BRANO DA LEGGERE:
──────

Lunedì per la prima volta dall’inizio dell’emergenza, dopo una lunga assenza in pubblico, il presidente Xi si è fatto vedere in prima linea, visitando il Beijing Ditan Hospital e collegandosi in videoconferenza con il team del governo centrale impegnato in Hubei, ma senza incontrare alcun paziente.
Xi ha sottolineato l’importanza di “orientare l’opinione pubblica”, di “raccontare la storia della lotta della Cina contro l’epidemia” e “mostrare lo spirito di unità e solidarietà del popolo cinese”.
Il sofisticato sistema repressivo, di controllo e sorveglianza, affinatosi negli ultimi decenni grazie all’uso della tecnologia, viene impiegato per far rispettare le quarantene e i blocchi in tutto il Paese. La censura opera a pieno regime per contenere l’eruzione soprattutto online di manifestazioni di dissenso, denuncia e indignazione, mentre la propaganda viene utilizzata per rafforzare l’immagine del regime e nascondere le responsabilità del governo centrale, e del sistema di potere del partito nel suo complesso, nella diffusione del contagio. Dopo la stretta virata del 20 gennaio, dalla negazione dell’emergenza alla narrazione dell’epica lotta contro il virus, in questi giorni il racconto ufficiale si concentra sui cattivi attori che minano gli sforzi delle autorità per garantire la sicurezza della popolazione, favorendo, invece, la diffusione del virus: poche mele marce tra i funzionari locali, untori e persino agenti stranieri.

──────

(Voci di dati salvate)
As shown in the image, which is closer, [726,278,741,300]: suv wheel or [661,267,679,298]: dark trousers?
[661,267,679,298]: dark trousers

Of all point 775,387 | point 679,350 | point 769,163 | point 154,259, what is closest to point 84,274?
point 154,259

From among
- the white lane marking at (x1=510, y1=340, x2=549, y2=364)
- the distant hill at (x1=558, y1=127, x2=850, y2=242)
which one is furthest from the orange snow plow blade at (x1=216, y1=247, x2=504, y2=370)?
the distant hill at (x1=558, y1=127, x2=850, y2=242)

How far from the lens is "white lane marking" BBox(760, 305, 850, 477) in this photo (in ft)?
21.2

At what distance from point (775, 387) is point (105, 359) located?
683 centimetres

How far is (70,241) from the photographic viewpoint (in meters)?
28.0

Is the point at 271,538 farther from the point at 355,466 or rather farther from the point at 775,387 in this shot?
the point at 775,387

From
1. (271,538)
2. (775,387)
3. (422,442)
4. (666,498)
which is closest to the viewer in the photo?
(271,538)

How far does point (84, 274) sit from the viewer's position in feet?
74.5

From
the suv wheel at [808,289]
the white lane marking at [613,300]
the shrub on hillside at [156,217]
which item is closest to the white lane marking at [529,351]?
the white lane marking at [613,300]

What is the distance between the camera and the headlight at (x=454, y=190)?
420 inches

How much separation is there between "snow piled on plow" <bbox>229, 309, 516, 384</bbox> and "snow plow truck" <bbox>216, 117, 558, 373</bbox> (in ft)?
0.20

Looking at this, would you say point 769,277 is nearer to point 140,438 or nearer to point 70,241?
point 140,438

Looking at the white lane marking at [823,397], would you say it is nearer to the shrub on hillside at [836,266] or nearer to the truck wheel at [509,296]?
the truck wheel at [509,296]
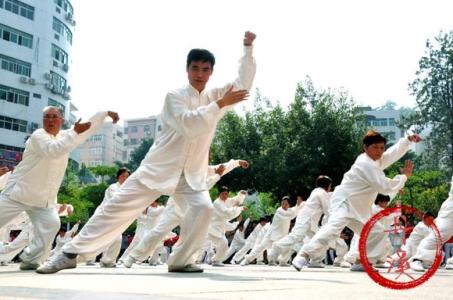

──────

COSA FARE:
[1] Rispondi a queste domande sul brano riguardante la Cina e l'epidemia:
(a) Quale ospedale ha visitato Xi lunedì?
(b) A che cosa serve il sistema di controllo e sorveglianza in tutto il Paese?
(c) In che data è avvenuta la svolta dalla negazione dell'emergenza alla narrazione della lotta contro il virus?
[2] Scrivi il seguito del brano sulla Cina e l'epidemia, partendo da dove si ferma.

RISULTATI DELL'ESERCIZIO:
[1]
(a) Il Beijing Ditan Hospital.
(b) A far rispettare le quarantene e i blocchi.
(c) Il 20 gennaio.

[2]
Basterà tutto questo per far dimenticare i fallimenti del partito nelle prime settimane?
Se l’epidemia di coronavirus non viene contenuta velocemente, ha osservato il Financial Times, potrebbe diventare il “momento Chernobyl” della Cina, “mettere a nudo le bugie e le assurdità dell’autocrazia agli occhi di tutti”, come l’incidente di Chernobyl nel 1986 smascherò quelle del Pcus agli occhi dei cittadini sovietici.
In questo senso, la morte di Li Wenliang potrebbe rappresentare il momento decisivo della crisi, non solo sanitario ma anche politico. Come ricorda il Financial Times, il suo caso è così potente anche perché aderisce perfettamente ad un archetipo della storia cinese: “L’incorruttibile studioso confuciano, che dice la verità all’imperatore ma è perseguitato e alla fine muore per la sua onestà, occupa un posto speciale nella tradizione intellettuale cinese”.
Sia l’epidemia di coronavirus sia il disastro di Chernobyl sono avvenuti in Paesi governati da regimi monopartitici comunisti. In entrambi i casi le autorità hanno inizialmente coperto l’accaduto e milioni di persone ne sono state interessate, anche al di fuori dei loro confini. Ma le similitudini finiscono qui: è anche vero infatti che l’Unione Sovietica era già traballante molto prima dell’incidente di Chernobyl, sebbene in Occidente non tutti concordassero, mentre la Cina è in espansione, dal punto di vista sia economico che geopolitico, al punto da sfidare apertamente la leadership globale statunitense.
Una volta contenuta l’epidemia e rientrata la crisi, è facile prevedere che il regime di Pechino canterà vittoria, celebrerà la superiorità del modello autoritario a partito unico, attribuendosi il merito del successo, mentre punendo i funzionari locali di Hubei cercherà di far dimenticare che proprio il suo sistema di potere ha contribuito all’esplosione del contagio.
Questa volta, tuttavia, sarà molto più difficile ripristinare pienamente la fiducia dei cinesi – ma anche della comunità internazionale e degli attori economici – nel sistema e nella capacità di governo del Partito comunista. Potrebbe aprirsi quindi un periodo di incertezza e instabilità politica senza precedenti nella storia della Repubblica Popolare Cinese.